Dataset excerpts:
*** Block opens ***
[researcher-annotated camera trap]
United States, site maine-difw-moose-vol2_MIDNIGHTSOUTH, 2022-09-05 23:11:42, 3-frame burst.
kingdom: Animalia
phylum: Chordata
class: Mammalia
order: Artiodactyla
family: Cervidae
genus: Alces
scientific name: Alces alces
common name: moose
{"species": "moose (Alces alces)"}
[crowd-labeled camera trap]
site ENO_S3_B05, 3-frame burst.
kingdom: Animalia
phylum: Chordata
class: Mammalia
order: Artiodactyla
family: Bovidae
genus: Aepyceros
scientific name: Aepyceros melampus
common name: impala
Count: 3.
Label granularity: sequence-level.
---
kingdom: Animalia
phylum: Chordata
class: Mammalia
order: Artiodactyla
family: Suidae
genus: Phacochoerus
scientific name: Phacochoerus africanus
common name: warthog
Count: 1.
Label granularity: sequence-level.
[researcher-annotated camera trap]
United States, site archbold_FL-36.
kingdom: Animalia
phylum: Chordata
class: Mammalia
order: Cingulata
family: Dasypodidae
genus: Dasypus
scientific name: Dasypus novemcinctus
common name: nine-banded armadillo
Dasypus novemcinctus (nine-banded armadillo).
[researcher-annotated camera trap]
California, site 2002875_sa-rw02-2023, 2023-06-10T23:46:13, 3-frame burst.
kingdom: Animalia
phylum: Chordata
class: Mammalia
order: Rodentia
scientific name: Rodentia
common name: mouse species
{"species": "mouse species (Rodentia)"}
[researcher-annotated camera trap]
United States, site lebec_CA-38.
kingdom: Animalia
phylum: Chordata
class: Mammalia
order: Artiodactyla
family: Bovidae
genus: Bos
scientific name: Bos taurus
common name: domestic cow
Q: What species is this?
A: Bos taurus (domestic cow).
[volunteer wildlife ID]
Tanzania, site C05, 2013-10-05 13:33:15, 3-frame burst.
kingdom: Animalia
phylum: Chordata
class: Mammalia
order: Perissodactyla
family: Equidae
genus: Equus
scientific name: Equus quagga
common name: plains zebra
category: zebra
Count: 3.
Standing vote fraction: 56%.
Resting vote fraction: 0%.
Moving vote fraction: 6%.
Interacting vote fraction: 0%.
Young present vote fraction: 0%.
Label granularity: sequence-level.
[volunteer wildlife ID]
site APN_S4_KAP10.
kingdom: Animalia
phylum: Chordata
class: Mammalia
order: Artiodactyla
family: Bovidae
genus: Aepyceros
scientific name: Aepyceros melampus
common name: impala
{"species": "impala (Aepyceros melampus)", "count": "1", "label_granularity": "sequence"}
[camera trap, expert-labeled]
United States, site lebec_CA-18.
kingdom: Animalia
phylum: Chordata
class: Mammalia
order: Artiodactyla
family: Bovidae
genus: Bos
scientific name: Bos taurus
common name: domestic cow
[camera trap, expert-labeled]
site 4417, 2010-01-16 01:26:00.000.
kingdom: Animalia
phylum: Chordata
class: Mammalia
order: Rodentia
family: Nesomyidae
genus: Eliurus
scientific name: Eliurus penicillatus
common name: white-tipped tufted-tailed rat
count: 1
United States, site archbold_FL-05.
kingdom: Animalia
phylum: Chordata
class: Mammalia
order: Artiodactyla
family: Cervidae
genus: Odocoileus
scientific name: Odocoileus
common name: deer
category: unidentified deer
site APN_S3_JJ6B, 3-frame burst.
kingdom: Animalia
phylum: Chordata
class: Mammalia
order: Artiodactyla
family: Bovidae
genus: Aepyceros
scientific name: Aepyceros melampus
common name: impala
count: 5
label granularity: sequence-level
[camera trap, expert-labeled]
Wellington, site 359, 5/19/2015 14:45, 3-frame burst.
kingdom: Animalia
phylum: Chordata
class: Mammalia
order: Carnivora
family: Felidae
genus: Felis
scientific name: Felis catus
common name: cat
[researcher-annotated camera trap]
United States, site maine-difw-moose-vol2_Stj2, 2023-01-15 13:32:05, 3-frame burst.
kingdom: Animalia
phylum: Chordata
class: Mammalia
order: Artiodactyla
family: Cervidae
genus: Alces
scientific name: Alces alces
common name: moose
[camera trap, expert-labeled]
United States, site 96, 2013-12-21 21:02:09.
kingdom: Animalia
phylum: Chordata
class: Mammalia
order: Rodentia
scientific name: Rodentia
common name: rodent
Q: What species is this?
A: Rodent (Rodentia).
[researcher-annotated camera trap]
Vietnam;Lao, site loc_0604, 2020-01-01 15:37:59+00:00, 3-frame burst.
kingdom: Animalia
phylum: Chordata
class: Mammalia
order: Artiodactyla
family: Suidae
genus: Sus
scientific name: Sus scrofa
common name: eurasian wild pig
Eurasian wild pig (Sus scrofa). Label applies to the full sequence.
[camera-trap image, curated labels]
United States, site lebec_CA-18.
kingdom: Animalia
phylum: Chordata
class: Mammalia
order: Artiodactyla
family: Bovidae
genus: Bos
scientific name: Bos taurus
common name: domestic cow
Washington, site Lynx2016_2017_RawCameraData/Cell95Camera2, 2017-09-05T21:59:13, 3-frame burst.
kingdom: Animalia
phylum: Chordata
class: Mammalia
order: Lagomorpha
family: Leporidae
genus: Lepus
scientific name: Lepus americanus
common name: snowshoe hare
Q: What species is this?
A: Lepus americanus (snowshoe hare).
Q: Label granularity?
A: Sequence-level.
*** Block closes ***
Exercise requirements:
Exact transcription of the records is all that is wanted.

Output:
[researcher-annotated camera trap]
United States, site maine-difw-moose-vol2_MIDNIGHTSOUTH, 2022-09-05 23:11:42, 3-frame burst.
kingdom: Animalia
phylum: Chordata
class: Mammalia
order: Artiodactyla
family: Cervidae
genus: Alces
scientific name: Alces alces
common name: moose
{"species": "moose (Alces alces)"}
[crowd-labeled camera trap]
site ENO_S3_B05, 3-frame burst.
kingdom: Animalia
phylum: Chordata
class: Mammalia
order: Artiodactyla
family: Bovidae
genus: Aepyceros
scientific name: Aepyceros melampus
common name: impala
Count: 3.
Label granularity: sequence-level.
---
kingdom: Animalia
phylum: Chordata
class: Mammalia
order: Artiodactyla
family: Suidae
genus: Phacochoerus
scientific name: Phacochoerus africanus
common name: warthog
Count: 1.
Label granularity: sequence-level.
[researcher-annotated camera trap]
United States, site archbold_FL-36.
kingdom: Animalia
phylum: Chordata
class: Mammalia
order: Cingulata
family: Dasypodidae
genus: Dasypus
scientific name: Dasypus novemcinctus
common name: nine-banded armadillo
Dasypus novemcinctus (nine-banded armadillo).
[researcher-annotated camera trap]
California, site 2002875_sa-rw02-2023, 2023-06-10T23:46:13, 3-frame burst.
kingdom: Animalia
phylum: Chordata
class: Mammalia
order: Rodentia
scientific name: Rodentia
common name: mouse species
{"species": "mouse species (Rodentia)"}
[researcher-annotated camera trap]
United States, site lebec_CA-38.
kingdom: Animalia
phylum: Chordata
class: Mammalia
order: Artiodactyla
family: Bovidae
genus: Bos
scientific name: Bos taurus
common name: domestic cow
Q: What species is this?
A: Bos taurus (domestic cow).
[volunteer wildlife ID]
Tanzania, site C05, 2013-10-05 13:33:15, 3-frame burst.
kingdom: Animalia
phylum: Chordata
class: Mammalia
order: Perissodactyla
family: Equidae
genus: Equus
scientific name: Equus quagga
common name: plains zebra
category: zebra
Count: 3.
Standing vote fraction: 56%.
Resting vote fraction: 0%.
Moving vote fraction: 6%.
Interacting vote fraction: 0%.
Young present vote fraction: 0%.
Label granularity: sequence-level.
[volunteer wildlife ID]
site APN_S4_KAP10.
kingdom: Animalia
phylum: Chordata
class: Mammalia
order: Artiodactyla
family: Bovidae
genus: Aepyceros
scientific name: Aepyceros melampus
common name: impala
{"species": "impala (Aepyceros melampus)", "count": "1", "label_granularity": "sequence"}
[camera trap, expert-labeled]
United States, site lebec_CA-18.
kingdom: Animalia
phylum: Chordata
class: Mammalia
order: Artiodactyla
family: Bovidae
genus: Bos
scientific name: Bos taurus
common name: domestic cow
[camera trap, expert-labeled]
site 4417, 2010-01-16 01:26:00.000.
kingdom: Animalia
phylum: Chordata
class: Mammalia
order: Rodentia
family: Nesomyidae
genus: Eliurus
scientific name: Eliurus penicillatus
common name: white-tipped tufted-tailed rat
count: 1
United States, site archbold_FL-05.
kingdom: Animalia
phylum: Chordata
class: Mammalia
order: Artiodactyla
family: Cervidae
genus: Odocoileus
scientific name: Odocoileus
common name: deer
category: unidentified deer
site APN_S3_JJ6B, 3-frame burst.
kingdom: Animalia
phylum: Chordata
class: Mammalia
order: Artiodactyla
family: Bovidae
genus: Aepyceros
scientific name: Aepyceros melampus
common name: impala
count: 5
label granularity: sequence-level
[camera trap, expert-labeled]
Wellington, site 359, 5/19/2015 14:45, 3-frame burst.
kingdom: Animalia
phylum: Chordata
class: Mammalia
order: Carnivora
family: Felidae
genus: Felis
scientific name: Felis catus
common name: cat
[researcher-annotated camera trap]
United States, site maine-difw-moose-vol2_Stj2, 2023-01-15 13:32:05, 3-frame burst.
kingdom: Animalia
phylum: Chordata
class: Mammalia
order: Artiodactyla
family: Cervidae
genus: Alces
scientific name: Alces alces
common name: moose
[camera trap, expert-labeled]
United States, site 96, 2013-12-21 21:02:09.
kingdom: Animalia
phylum: Chordata
class: Mammalia
order: Rodentia
scientific name: Rodentia
common name: rodent
Q: What species is this?
A: Rodent (Rodentia).
[researcher-annotated camera trap]
Vietnam;Lao, site loc_0604, 2020-01-01 15:37:59+00:00, 3-frame burst.
kingdom: Animalia
phylum: Chordata
class: Mammalia
order: Artiodactyla
family: Suidae
genus: Sus
scientific name: Sus scrofa
common name: eurasian wild pig
Eurasian wild pig (Sus scrofa). Label applies to the full sequence.
[camera-trap image, curated labels]
United States, site lebec_CA-18.
kingdom: Animalia
phylum: Chordata
class: Mammalia
order: Artiodactyla
family: Bovidae
genus: Bos
scientific name: Bos taurus
common name: domestic cow
Washington, site Lynx2016_2017_RawCameraData/Cell95Camera2, 2017-09-05T21:59:13, 3-frame burst.
kingdom: Animalia
phylum: Chordata
class: Mammalia
order: Lagomorpha
family: Leporidae
genus: Lepus
scientific name: Lepus americanus
common name: snowshoe hare
Q: What species is this?
A: Lepus americanus (snowshoe hare).
Q: Label granularity?
A: Sequence-level.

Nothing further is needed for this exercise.